**What you need to do:**
(1) The article below on caring@home palliative care resources announces a release of resources. Name each group that sentence says the resources were released for.
(2) Extend the article below on caring@home palliative care resources by writing what comes after its last sentence.

Reading passage: Begin

Most Australian palliative care patients prefer to be cared for at home and the majority want to die at home, though less than 10 per cent achieve that wish, according to a 2017 report by the Australian Productivity Commission.
caring@home today released a range of best practice and consistent resources for community service providers, health care professionals and carers. The resources support carers to manage breakthrough symptoms safely in community-based palliative care patients using subcutaneous medicines.
Prof. Liz Reymond, Deputy Director, Metro South Palliative Care Service, Metro South Health and Project Director of caring@home, said that the resources are intended for health care professionals to support carers and palliative care patients living in the community.
“The caring@home package is designed to support nurses to teach carers to help manage breakthrough symptoms safely using subcutaneous medicines prescribed by the person’s doctor or nurse practitioner. If carers volunteer for this role, palliative patients can remain at home for longer,” said Prof. Reymond.
One of the most frequent reasons that palliative patients have to be transferred to inpatient units is because their symptoms cannot be adequately controlled at home.

Reading passage: End
Excerpted data: Begin

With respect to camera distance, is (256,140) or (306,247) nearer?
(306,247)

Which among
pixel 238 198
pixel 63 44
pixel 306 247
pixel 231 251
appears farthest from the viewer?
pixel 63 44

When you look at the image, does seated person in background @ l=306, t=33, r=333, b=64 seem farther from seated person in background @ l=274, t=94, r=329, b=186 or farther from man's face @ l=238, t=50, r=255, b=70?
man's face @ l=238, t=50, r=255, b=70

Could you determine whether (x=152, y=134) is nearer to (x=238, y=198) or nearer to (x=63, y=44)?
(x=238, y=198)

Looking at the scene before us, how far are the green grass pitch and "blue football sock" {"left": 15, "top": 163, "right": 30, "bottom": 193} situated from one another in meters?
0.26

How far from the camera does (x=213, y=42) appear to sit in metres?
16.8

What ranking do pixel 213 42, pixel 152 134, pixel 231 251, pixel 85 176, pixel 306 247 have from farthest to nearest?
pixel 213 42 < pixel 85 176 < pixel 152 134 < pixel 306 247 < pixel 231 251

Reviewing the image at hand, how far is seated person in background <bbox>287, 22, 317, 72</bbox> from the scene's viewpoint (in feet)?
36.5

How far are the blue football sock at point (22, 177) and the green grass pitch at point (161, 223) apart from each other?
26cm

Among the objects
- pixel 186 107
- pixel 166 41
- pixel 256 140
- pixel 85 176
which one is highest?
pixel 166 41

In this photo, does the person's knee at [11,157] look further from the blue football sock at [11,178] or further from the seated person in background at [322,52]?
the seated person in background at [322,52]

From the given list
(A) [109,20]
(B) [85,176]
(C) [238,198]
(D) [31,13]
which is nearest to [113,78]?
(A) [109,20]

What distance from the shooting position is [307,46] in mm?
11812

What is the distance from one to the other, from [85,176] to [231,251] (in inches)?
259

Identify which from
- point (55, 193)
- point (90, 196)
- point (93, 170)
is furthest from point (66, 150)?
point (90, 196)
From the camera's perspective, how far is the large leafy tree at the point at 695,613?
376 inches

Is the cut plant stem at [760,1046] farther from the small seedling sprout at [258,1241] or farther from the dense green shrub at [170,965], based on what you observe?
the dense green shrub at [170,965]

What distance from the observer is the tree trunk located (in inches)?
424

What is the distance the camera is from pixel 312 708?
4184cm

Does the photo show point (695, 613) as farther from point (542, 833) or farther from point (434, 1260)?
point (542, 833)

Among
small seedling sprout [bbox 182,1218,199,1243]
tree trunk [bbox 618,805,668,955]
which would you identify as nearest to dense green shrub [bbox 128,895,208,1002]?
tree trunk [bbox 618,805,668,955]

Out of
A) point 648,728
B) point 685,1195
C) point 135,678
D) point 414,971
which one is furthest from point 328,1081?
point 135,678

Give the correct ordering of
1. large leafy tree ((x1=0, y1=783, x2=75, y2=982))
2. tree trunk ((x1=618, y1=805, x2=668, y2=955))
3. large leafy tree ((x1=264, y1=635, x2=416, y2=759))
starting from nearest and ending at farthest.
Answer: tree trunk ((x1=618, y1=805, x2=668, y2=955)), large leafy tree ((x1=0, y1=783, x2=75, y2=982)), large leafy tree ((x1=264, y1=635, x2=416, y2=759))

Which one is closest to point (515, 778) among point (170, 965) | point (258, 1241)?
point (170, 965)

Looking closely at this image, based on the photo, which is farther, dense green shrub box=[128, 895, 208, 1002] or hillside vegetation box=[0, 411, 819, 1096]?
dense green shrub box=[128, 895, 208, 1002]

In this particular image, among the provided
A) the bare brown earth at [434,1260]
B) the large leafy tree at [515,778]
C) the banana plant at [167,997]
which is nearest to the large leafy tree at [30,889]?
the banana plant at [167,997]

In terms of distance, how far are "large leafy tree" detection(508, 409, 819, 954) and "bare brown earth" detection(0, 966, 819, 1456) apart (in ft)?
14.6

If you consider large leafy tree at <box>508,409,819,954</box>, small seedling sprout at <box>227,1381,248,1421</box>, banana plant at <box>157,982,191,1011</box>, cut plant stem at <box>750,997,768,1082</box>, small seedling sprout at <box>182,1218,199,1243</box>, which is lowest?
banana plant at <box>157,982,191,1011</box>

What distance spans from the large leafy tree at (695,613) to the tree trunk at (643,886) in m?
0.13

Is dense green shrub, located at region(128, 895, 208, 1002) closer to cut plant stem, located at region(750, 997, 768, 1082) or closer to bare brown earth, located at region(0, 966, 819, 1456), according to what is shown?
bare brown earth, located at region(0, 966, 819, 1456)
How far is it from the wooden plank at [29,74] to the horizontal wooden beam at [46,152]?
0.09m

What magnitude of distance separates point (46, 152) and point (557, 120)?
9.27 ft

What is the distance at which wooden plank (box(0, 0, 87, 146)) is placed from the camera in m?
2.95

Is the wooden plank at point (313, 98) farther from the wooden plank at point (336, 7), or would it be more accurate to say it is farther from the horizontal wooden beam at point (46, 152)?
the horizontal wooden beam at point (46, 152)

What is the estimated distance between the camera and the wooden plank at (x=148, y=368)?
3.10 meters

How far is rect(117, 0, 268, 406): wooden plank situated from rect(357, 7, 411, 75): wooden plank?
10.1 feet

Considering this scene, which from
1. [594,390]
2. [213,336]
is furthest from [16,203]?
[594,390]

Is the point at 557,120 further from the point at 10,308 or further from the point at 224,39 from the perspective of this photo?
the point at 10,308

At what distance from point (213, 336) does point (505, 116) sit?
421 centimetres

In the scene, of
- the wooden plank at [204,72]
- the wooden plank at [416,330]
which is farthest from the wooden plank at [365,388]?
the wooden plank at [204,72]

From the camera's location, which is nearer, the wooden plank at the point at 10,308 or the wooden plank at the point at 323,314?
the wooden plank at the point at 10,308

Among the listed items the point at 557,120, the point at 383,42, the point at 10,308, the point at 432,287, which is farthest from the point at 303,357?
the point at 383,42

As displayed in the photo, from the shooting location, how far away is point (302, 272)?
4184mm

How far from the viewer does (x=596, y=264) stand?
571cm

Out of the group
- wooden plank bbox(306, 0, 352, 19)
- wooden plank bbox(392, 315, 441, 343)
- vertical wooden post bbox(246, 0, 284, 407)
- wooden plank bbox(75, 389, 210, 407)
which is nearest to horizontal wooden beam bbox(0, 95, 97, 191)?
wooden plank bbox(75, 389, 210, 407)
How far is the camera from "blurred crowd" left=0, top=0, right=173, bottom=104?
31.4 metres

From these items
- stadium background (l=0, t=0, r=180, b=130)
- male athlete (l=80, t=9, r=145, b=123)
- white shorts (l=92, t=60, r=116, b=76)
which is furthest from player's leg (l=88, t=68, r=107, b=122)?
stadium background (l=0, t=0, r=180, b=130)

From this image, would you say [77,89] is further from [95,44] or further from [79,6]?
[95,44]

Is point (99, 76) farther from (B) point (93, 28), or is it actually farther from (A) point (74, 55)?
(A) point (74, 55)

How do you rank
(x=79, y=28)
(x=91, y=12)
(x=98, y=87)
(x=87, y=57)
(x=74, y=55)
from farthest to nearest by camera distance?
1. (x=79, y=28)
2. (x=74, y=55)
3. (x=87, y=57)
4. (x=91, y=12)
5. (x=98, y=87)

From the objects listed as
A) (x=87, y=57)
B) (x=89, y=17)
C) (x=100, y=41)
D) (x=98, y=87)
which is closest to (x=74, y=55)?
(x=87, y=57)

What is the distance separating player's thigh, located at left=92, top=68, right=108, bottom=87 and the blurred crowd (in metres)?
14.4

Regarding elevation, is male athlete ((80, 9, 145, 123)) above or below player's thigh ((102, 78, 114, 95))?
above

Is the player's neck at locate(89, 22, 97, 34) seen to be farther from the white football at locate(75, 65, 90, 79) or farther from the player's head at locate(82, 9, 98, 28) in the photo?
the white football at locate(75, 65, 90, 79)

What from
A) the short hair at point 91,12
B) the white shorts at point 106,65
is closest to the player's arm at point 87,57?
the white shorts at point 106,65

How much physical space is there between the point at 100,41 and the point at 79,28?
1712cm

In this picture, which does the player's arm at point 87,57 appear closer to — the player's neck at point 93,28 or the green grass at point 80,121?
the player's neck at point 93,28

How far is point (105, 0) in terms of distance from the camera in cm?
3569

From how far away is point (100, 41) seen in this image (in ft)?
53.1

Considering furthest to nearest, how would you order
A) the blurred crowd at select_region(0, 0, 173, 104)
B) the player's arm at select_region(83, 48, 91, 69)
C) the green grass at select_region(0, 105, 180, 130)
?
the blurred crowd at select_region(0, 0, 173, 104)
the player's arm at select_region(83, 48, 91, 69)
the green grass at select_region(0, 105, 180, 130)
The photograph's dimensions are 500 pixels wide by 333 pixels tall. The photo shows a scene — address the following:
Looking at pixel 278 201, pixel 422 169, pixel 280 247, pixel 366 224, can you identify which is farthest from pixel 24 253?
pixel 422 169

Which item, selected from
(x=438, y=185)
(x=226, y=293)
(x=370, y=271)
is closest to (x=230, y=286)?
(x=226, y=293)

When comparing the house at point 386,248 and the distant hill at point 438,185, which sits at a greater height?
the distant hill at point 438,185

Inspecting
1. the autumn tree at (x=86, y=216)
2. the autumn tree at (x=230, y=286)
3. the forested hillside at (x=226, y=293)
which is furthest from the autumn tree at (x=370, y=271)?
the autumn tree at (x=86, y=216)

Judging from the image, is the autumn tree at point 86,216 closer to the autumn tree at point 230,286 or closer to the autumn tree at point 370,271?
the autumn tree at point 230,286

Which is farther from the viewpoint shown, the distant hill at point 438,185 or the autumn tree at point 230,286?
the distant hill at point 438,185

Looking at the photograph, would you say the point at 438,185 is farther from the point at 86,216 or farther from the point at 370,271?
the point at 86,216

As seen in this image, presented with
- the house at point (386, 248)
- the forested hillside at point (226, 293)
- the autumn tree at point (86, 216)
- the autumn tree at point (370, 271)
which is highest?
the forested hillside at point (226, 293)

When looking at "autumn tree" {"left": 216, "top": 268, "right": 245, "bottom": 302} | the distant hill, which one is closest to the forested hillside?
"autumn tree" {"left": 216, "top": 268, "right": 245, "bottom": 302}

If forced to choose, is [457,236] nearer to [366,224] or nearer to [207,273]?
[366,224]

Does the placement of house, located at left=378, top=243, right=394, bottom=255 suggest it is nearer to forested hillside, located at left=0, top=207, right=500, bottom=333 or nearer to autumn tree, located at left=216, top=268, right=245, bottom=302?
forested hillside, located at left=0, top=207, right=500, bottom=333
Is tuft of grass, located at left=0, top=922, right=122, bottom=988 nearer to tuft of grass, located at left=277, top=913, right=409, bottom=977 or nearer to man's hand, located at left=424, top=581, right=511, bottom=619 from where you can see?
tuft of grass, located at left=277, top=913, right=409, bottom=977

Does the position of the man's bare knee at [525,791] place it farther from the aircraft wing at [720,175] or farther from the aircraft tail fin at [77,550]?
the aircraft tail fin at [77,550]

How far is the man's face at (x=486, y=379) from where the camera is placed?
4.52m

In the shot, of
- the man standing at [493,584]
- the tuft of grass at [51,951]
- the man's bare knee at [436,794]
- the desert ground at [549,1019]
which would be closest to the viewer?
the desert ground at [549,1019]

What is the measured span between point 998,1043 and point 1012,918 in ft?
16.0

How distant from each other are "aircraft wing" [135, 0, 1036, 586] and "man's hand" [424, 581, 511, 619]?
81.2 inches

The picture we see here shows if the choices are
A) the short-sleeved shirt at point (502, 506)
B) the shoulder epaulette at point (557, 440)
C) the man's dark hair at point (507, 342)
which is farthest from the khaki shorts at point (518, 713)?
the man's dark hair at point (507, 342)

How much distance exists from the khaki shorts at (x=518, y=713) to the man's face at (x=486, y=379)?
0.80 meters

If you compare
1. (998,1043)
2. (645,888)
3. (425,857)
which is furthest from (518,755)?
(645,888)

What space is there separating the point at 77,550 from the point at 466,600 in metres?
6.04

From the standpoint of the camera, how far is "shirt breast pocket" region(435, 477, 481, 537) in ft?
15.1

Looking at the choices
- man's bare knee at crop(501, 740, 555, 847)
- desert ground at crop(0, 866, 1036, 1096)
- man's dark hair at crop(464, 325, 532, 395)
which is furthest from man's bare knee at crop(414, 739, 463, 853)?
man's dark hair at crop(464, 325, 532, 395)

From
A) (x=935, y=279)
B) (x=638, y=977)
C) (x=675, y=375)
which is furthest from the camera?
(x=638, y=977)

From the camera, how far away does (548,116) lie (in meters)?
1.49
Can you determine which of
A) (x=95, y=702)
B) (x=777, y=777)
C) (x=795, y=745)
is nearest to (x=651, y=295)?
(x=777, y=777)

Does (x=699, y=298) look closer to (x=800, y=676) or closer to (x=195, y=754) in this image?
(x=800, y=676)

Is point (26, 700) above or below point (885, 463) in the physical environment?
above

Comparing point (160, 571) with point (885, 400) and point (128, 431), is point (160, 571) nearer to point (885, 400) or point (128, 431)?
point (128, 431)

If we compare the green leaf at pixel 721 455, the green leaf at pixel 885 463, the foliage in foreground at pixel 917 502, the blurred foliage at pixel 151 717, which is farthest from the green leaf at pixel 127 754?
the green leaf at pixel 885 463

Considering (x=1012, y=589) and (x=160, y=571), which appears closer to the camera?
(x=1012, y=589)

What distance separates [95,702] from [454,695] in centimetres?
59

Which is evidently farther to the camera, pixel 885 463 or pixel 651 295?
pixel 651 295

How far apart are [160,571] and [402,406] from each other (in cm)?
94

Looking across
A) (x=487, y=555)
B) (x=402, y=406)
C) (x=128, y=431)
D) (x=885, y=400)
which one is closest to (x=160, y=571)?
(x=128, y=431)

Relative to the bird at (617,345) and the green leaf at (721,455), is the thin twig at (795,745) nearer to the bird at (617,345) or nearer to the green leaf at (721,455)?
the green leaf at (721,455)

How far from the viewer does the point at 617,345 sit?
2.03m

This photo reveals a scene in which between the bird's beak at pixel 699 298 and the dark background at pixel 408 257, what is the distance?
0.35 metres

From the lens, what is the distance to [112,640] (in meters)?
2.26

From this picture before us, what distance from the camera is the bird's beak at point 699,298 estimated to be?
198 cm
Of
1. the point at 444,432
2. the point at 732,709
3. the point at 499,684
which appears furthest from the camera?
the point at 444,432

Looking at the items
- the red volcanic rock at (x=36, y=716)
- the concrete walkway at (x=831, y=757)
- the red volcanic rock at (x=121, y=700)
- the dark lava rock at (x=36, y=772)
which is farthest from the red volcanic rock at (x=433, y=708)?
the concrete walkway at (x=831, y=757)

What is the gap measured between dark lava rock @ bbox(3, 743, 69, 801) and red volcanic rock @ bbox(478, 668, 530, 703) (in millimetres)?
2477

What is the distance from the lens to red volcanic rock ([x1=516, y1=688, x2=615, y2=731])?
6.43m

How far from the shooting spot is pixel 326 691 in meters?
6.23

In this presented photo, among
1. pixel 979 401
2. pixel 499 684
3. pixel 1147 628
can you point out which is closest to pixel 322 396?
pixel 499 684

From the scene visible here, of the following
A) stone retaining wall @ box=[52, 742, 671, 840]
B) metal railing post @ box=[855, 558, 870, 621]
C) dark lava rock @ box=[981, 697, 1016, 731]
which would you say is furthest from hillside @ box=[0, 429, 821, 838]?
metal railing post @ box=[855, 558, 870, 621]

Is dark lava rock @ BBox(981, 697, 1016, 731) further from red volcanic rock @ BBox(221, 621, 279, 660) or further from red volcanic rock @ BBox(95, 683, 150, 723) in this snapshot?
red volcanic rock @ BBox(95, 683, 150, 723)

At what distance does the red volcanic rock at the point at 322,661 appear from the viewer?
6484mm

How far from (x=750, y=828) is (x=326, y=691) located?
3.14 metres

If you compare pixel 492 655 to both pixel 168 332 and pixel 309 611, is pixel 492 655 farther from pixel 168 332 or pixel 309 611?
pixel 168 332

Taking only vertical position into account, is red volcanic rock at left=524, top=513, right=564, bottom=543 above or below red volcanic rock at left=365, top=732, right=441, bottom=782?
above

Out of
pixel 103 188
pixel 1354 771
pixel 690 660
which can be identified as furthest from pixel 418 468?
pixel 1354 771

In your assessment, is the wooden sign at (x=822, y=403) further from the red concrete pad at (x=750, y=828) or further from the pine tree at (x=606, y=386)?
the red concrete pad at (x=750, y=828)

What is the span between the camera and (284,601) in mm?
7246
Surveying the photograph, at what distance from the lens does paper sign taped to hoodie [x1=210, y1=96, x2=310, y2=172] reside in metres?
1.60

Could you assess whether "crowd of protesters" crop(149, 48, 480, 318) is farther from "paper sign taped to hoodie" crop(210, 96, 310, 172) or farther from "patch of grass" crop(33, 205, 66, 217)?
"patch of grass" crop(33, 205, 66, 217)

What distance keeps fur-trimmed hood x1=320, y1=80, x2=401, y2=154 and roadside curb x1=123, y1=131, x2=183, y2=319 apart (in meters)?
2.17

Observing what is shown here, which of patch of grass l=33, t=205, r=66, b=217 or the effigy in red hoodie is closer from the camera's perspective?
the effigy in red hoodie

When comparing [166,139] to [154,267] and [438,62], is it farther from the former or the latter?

Excerpted data: End

**Results of the tasks:**
(1) Community service providers, health care professionals, and carers.

(2)
“Apart from unwanted admissions and associated unnecessary healthcare costs, failure to achieve timely and effective control of symptoms has enormous consequences resulting in tremendous distress to patients, carers and community service providers alike,” Prof. Reymond said.
Dr. Greg Parker, Director, Metro South Palliative Care Service said research has shown that carers who are supported with education and resources, tailored to their needs, can confidently, safely and competently manage subcutaneous medicines to relieve breakthrough symptoms in home-based palliative care patients.
“The caring@home resources enable the primary care team to deliver this support to carers,” said Dr. Parker.
Carers have reported a great deal of satisfaction from contributing to their loved one’s symptom control and that it impacts positively on their bereavement. Conversely, they report feeling disempowered when unable to provide adequate symptom management.
- State and Territory-specific Guidelines for the handling of palliative care medicines in community services developed by NPS MedicineWise
- Consensus-based list of medicines suitable for use in the community for managing terminal symptoms and endorsed by the Australian & New Zealand Society of Palliative Medicine
- Education resources for carers
- Online education modules for health care professionals
- palliMEDS – a smartphone app for prescribers
- Example policy and procedures that can be used by community service providers to develop and/or review relevant documentation within their own policies and procedures framework.